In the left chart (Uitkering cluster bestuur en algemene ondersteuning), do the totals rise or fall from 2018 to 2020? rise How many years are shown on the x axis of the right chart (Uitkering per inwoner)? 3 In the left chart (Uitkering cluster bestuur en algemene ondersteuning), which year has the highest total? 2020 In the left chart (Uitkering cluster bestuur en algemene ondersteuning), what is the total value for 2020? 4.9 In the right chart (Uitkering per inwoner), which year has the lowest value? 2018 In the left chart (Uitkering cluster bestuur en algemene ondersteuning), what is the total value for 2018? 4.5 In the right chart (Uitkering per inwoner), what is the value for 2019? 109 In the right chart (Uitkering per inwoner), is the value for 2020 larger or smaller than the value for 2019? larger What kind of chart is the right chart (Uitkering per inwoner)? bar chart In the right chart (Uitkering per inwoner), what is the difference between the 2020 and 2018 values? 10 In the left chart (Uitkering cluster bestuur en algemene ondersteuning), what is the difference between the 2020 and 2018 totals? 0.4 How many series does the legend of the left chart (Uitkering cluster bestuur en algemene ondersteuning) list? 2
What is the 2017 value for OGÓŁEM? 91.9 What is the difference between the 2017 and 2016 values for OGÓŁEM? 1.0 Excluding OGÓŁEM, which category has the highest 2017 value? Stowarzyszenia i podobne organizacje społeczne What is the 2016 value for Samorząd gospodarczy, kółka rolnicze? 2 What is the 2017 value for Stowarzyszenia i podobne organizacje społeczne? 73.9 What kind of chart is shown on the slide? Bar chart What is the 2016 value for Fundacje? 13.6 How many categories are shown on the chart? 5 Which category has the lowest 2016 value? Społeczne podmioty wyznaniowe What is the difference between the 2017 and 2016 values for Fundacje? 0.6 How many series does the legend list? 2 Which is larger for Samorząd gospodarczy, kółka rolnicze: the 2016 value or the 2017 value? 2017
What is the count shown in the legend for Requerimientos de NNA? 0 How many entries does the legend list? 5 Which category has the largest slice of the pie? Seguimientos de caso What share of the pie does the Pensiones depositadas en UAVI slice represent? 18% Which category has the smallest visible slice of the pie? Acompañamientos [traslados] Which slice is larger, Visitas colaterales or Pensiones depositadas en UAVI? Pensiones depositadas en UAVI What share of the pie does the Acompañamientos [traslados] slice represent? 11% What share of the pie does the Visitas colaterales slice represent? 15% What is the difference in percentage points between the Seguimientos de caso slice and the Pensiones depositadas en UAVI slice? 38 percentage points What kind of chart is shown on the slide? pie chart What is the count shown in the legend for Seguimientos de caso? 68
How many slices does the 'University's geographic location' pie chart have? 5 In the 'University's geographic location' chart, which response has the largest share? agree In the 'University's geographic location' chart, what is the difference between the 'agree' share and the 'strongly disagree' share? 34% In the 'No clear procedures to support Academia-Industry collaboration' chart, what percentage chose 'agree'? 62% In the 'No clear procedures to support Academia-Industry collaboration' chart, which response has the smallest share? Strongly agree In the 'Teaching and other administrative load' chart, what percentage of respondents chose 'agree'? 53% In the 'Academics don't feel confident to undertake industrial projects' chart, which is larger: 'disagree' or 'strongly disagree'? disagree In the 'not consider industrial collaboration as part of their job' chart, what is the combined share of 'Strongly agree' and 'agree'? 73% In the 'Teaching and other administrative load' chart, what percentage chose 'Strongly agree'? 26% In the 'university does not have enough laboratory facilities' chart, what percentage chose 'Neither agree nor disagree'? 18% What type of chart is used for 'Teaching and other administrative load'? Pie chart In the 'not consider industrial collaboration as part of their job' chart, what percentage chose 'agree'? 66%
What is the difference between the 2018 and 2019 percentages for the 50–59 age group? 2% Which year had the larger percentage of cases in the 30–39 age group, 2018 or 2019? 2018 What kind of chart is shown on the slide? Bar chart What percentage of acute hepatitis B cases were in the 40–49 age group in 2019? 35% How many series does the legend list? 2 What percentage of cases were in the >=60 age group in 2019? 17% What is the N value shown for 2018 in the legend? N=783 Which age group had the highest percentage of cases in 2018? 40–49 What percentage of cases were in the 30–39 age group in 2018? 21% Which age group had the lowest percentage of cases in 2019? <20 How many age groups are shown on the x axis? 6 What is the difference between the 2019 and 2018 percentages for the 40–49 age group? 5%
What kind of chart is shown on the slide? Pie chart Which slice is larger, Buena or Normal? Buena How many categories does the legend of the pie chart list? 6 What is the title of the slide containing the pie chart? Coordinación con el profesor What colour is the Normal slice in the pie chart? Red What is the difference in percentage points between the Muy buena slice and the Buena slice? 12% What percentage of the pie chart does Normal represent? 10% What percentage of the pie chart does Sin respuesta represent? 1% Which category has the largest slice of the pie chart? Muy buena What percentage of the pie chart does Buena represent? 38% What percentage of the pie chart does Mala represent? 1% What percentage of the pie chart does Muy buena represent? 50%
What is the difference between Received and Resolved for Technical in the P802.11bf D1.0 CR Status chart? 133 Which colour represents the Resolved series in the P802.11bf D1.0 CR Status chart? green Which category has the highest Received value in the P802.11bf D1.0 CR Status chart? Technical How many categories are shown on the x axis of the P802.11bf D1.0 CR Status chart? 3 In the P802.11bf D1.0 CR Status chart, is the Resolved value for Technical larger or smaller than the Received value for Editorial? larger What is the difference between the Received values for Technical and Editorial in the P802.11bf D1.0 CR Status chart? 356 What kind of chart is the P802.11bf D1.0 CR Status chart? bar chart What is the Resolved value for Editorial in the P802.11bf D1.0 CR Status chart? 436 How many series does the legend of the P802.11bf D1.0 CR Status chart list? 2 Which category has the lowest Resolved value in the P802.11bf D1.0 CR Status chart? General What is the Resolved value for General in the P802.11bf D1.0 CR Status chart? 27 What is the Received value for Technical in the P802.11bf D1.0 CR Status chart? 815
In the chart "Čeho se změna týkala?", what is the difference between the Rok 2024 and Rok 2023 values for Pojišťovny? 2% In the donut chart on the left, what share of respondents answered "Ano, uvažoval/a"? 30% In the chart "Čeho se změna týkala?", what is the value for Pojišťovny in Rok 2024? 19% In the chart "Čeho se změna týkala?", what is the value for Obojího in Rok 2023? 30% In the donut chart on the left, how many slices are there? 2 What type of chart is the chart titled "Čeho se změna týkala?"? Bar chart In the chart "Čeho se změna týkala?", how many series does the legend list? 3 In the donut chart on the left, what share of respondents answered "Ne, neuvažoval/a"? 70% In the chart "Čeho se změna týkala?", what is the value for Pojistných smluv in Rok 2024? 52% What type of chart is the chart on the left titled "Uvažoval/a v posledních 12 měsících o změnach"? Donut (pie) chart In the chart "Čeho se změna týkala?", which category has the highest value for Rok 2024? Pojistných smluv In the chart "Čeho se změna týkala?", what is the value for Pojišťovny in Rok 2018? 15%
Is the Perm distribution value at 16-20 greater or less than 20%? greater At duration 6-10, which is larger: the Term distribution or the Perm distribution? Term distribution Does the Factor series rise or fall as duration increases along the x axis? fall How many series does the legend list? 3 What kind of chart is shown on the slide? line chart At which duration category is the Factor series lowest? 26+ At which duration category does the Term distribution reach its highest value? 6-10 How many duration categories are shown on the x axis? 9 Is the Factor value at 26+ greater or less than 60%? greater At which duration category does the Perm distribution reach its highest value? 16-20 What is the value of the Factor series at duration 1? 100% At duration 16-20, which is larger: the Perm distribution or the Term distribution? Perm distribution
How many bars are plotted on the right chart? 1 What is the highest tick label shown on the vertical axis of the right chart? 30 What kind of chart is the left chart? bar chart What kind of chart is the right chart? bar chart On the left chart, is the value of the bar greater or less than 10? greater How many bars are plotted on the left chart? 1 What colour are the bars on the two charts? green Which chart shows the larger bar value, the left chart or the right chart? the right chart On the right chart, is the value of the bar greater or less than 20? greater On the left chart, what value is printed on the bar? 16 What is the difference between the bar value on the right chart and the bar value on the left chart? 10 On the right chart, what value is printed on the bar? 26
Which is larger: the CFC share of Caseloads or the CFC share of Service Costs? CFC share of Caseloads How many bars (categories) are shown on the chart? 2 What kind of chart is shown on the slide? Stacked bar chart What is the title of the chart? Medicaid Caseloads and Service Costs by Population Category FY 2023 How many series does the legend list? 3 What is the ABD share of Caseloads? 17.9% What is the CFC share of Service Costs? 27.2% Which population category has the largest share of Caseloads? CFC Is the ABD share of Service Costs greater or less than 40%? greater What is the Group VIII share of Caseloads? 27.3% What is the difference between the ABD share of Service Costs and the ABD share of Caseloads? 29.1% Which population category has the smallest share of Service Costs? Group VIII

......

» PROBLEM: Reproduce verbatim the part of the records that opens with the first line and closes with the line containing "What is the 2017 value for OGÓŁEM?", both ends included.

» ANSWER BOX:
In the left chart (Uitkering cluster bestuur en algemene ondersteuning), do the totals rise or fall from 2018 to 2020? rise How many years are shown on the x axis of the right chart (Uitkering per inwoner)? 3 In the left chart (Uitkering cluster bestuur en algemene ondersteuning), which year has the highest total? 2020 In the left chart (Uitkering cluster bestuur en algemene ondersteuning), what is the total value for 2020? 4.9 In the right chart (Uitkering per inwoner), which year has the lowest value? 2018 In the left chart (Uitkering cluster bestuur en algemene ondersteuning), what is the total value for 2018? 4.5 In the right chart (Uitkering per inwoner), what is the value for 2019? 109 In the right chart (Uitkering per inwoner), is the value for 2020 larger or smaller than the value for 2019? larger What kind of chart is the right chart (Uitkering per inwoner)? bar chart In the right chart (Uitkering per inwoner), what is the difference between the 2020 and 2018 values? 10 In the left chart (Uitkering cluster bestuur en algemene ondersteuning), what is the difference between the 2020 and 2018 totals? 0.4 How many series does the legend of the left chart (Uitkering cluster bestuur en algemene ondersteuning) list? 2
What is the 2017 value for OGÓŁEM? 91.9 What is the difference between the 2017 and 2016 values for OGÓŁEM? 1.0 Excluding OGÓŁEM, which category has the highest 2017 value? Stowarzyszenia i podobne organizacje społeczne What is the 2016 value for Samorząd gospodarczy, kółka rolnicze? 2 What is the 2017 value for Stowarzyszenia i podobne organizacje społeczne? 73.9 What kind of chart is shown on the slide? Bar chart What is the 2016 value for Fundacje? 13.6 How many categories are shown on the chart? 5 Which category has the lowest 2016 value? Społeczne podmioty wyznaniowe What is the difference between the 2017 and 2016 values for Fundacje? 0.6 How many series does the legend list? 2 Which is larger for Samorząd gospodarczy, kółka rolnicze: the 2016 value or the 2017 value? 2017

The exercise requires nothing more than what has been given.